Choosing a storage schema for second-by-second telemetry data (PostgreSQL/Django/Grafana) [closed]
My application receives telemetry packets every second from equipment to an operations center. Each packet is identified by a fixed SID, which defines the data structure, including:
- SID 1: temperature of equipment 1, 2, 3, 4
- SID 2: voltage of batteries 1, 2, 3
Solution Generic EAV is already implemented and running in production, but it generates a very large data volume.
Rewriting the storage layer would be very costly in both development and maintenance.
In Django I can display the latest value of each parameter with nanosecond precision without issues.
However, in Grafana, any attempt to build a historical dashboard (e.g., one month of temperature data) consumes massive resources (CPU/memory) to execute queries.
Objectives:
- Keep real-time display of the latest values in Django
- Enable efficient plotting of time series over several months in Grafana without resource exhaustion
Solution 1 Generic EAV, in production:
A single Django model stores each parameter in an
Entity–Attribute–Value
table:# models.py class ParameterHK(models.Model): id = models.BigAutoField(primary_key=True, db_index=True) date_hk_reception = models.DateTimeField(auto_now_add=True, db_index=True) sid = models.IntegerField(db_index=True) equipment = models.CharField(max_length=500) label_parameter = models.CharField(max_length=500, db_index=True) unit = models.CharField(max_length=500) value = models.IntegerField() date_hk_obc = models.IntegerField()

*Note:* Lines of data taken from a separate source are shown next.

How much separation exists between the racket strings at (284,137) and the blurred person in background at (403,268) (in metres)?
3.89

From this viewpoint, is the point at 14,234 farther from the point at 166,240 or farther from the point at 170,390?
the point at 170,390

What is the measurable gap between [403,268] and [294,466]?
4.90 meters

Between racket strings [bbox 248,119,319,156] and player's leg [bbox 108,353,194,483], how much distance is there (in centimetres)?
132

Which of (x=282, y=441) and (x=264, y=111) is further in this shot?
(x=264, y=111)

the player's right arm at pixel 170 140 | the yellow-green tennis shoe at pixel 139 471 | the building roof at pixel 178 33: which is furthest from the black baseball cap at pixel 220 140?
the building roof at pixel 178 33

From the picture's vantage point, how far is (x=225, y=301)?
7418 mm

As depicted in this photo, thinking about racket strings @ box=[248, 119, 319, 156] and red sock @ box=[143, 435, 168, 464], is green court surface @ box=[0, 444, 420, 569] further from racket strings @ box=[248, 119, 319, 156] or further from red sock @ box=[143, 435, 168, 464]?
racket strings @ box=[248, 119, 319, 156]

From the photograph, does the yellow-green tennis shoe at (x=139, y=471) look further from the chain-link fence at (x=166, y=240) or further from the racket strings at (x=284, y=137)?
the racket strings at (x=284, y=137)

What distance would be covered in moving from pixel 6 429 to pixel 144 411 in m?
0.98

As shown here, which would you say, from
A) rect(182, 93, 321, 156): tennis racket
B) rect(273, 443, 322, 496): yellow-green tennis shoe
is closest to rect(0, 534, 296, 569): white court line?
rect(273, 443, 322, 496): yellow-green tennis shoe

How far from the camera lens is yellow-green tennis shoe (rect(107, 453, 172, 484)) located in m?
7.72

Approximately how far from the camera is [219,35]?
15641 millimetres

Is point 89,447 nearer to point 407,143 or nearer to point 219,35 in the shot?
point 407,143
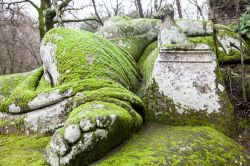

One row per parameter per second.
Works fine for Django queries but causes:
- a huge number of rows
- very large indexes
- resource-intensive aggregation queries in Grafana
Solution 2 Wide tables per SID:
Create a dedicated table for each SID, with one column per parameter. Example for SID 1:
CREATE TABLE hk_sid1 ( ts TIMESTAMPTZ NOT NULL, equip1_temp INTEGER, equip2_temp INTEGER, equip3_temp INTEGER, equip4_temp INTEGER );
Direct reading of each time series column without complex filtering.
Faster Grafana read performance.
Drawbacks: rigid schema, requires migrations on protocol changes, and multiple tables to manage.
What is a design for a second-by-second data stream stored over months, while keeping Solution 1 in production due to the high cost of a full rewrite?
Solution 1 has no rewrite, but is limited in historical query performance.
Solution 2 has faster reads, but is costly in development and maintenance.
What alternatives (partitioning, continuous aggregates, downsampling, automatic retention policies, etc.) limit resource usage while maintaining flexibility?